Top row: Poselets are used to condition a pictorial structures model, providing more contextual information, while maintaining efficient pose inference [ ]. Middle row: The Fields of Parts model reformulates pose using a binary variable for every possible part location, orientation and scale [ ]. Bottom row: The deformable structures model [ ] contains information about 2D body shape and how it varies with pose. Inference uses a new non-parametric belief propagation algorithm [ ].
Estimating 2D human pose is hard because people appear in a wide range of poses and have varying body shape. They wear varied clothing and the articulation results in significant self occlusion. We have developed several state-of-the-art methods to address these problems.
Poselets [ ] capture how human motions and activities simultaneously constrain the positions of multiple body parts. Our model incorporates higher-order part dependencies while retaining efficient inference. We achieve this by defining a conditional model in which all body parts are connected a-priori, but which becomes a tractable tree-structured pictorial structure model given image observations. In order to derive a set of conditioning variables we exploit the poselet-based features that capture extended spatial information about pose.
Our Fields of Parts model [ ] reformulates the problem as a binary Conditional Random Field that models local appearance and joint spatial configuration of the human body. Using a novel graph structure, we model the presence and absence of a body part at every possible position, orientation, and scale in an image with a binary random variable; this encodes the same appearance and spatial structure as Pictorial Structures. While the formulation results into a vast number of random variables, approximate inference is efficient. Fields of Parts can use evidence from the background, include local color information, and it is connected more densely than a kinematic chain structure.

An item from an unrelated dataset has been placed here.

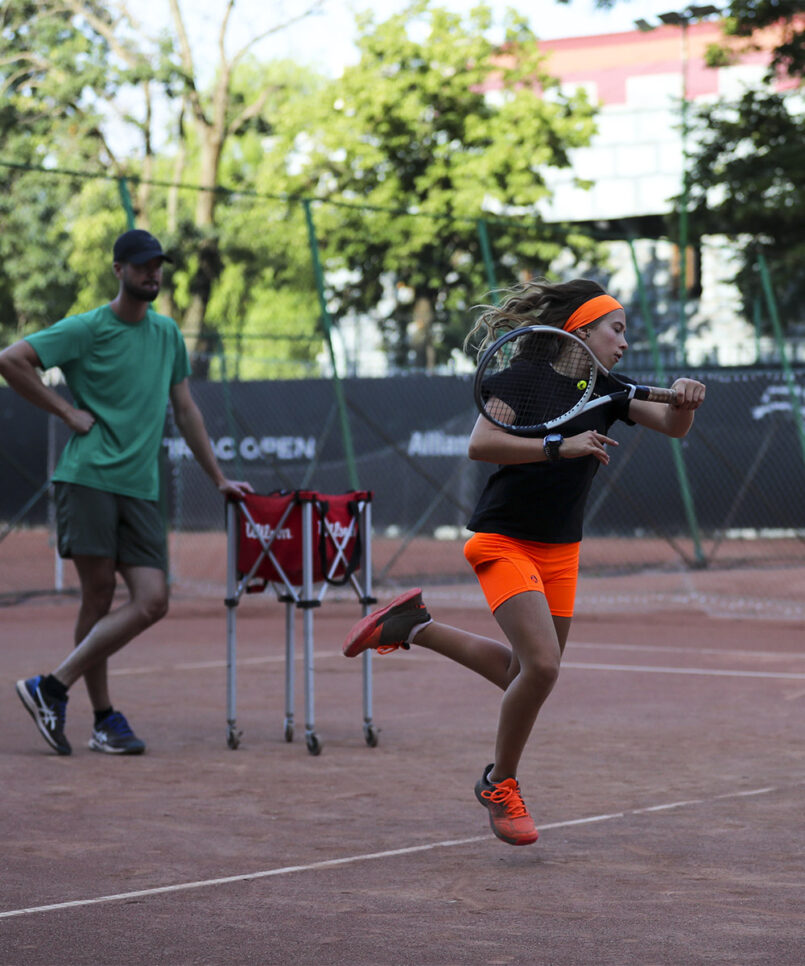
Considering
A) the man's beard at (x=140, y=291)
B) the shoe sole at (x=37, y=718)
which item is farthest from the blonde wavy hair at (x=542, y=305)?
the shoe sole at (x=37, y=718)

Like pictorial structures, these models lack an explicit model of body shape. We learn a deformable structures body model that captures body shape and how it deforms with pose in 2D [ ]. The DS image likelihoods explicitly model image information at the boundaries of body parts, simplifying learning. The model is not much more complex than previous models but results in improved accuracy. Inference uses a new non-parametric method for max-product belief propagation that preserves particle diversity, models uncertainty, and estimates the pose of multiple bodies simultaneously [ ].